Valve’s Steam Controller was released back in 2015 and was pulled from the market in 2019. The controller was praised for being very comfortable and for helping gamers reach amazing levels of precision. Combined with a relatively low cost and the fact that it could be used with anything, the controller was selling like crazy, but Valve ceased production nonetheless. The reasons behind this seemingly inexplicable decision now become crystal clear.

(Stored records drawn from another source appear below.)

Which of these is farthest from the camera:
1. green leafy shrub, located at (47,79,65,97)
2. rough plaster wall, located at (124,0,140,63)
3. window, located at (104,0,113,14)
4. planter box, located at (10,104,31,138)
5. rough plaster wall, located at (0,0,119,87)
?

In fact, Ironburg warned Valve before, but the games development and distribution firm disregarded the messages coming from the small hardware gaming tech innovator. The lawyer of Ironburg told jurors that:

Valve’s intentional disregard of its infringement is at the heart of this case. Valve did know that its conduct involved an unreasonable risk of infringement, but it simply proceeded to infringe anyway — the classic David and Goliath story: Goliath does what Goliath wants to do.

Considering that Ironburg sold the rights to use this specific design to Microsoft for $6 million and their request to the court reached the ceiling of the maximum statutory damages of $11 million, this case will not end here. If Ironburg manages to convince the court that the infringement was willful, the fine may be increased.